This is my postgres table
name | revenue
--------+---------
John | 100
Will | 100
Tom | 100
Susan | 100
Ben |
(5 rows)
Here, when I calculate average for revenue, It returns 100, which is clearly not the case and sum/count, which is 400/5 is 80. Is this behaviour by conventional design or am I missing the point?
I know I could change null to 0 and process as usual . But, given the default behaviour, is this intentional and preferred way of calculating average.
The AVG function works with numeric values and ignores NULL values.
AVG() function does not consider the NULL values during its calculation.
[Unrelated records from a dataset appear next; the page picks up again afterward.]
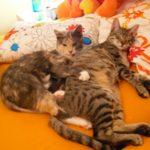 Lexi Kitten & Girlfriend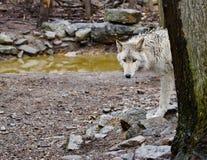 Mirada fija del lobo Foto de archivo libre de regalías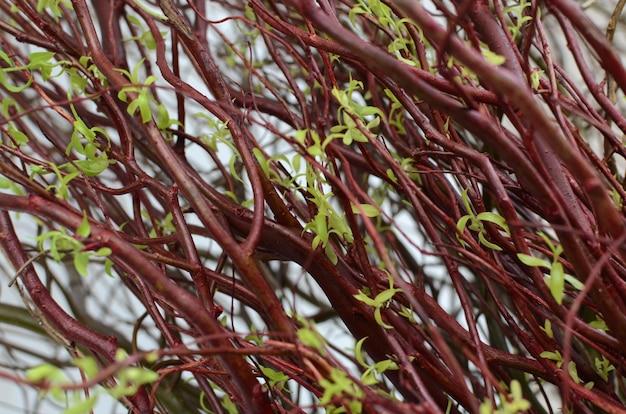 Salix roślina z zielonymi liśćmi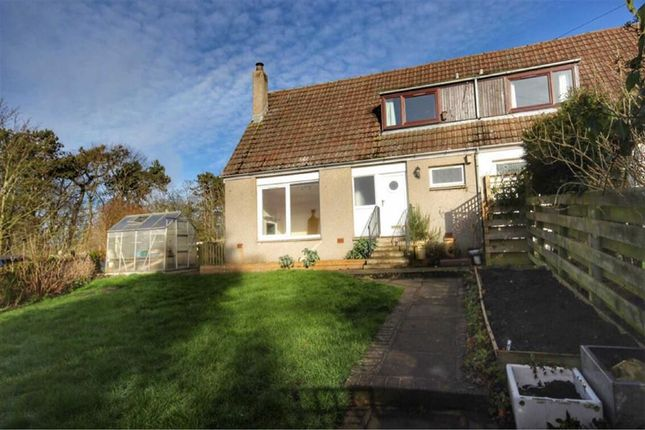 Thumbnail Semi-detached house for sale in West Cottage, South Dron, Near St Andrews, Fife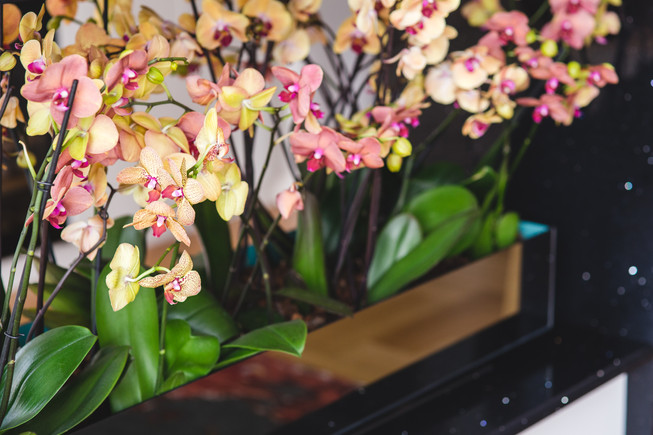 WHEN ORCHIDS DO MORE THAN JUST DELIGHT YOUR EYES..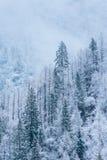 Τα βουνά το χειμώνα Στοκ φωτογραφία με δικαίωμα ελεύθερης χρήσης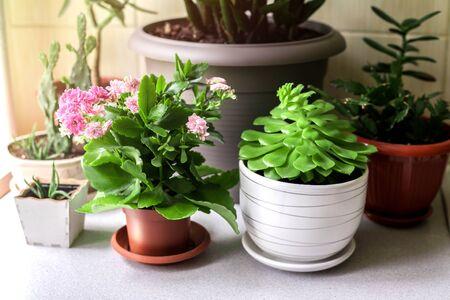Kitchen wooden shelves for home plants against beige wall. Imagens - 148271147
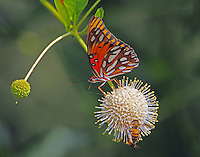 Gulf fritillary and bees on buttonbush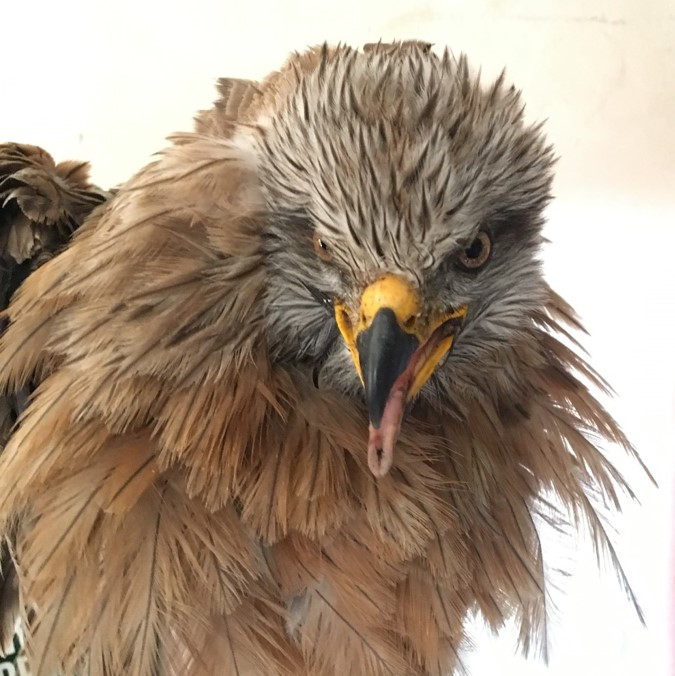 the face of a black kite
So you can use AVERAGE and divide by the number of columns >=0 (to not take into account the null columns), for that you can use COUNTIF (depedns of the range) or if you can't do it and if there are not much columns you can modified the /4 for something like sum(if(column1>=0,1,0),if(column2>=0,1,0).....)
PostgreSQL provides an AVG() function to calculate the average value of a set. The AVG() function is one of the most frequently used aggregate functions in PostgreSQL. The AVG() function enables users to calculate the average value of a numeric column. It can be used with both the SELECT and HAVING clause.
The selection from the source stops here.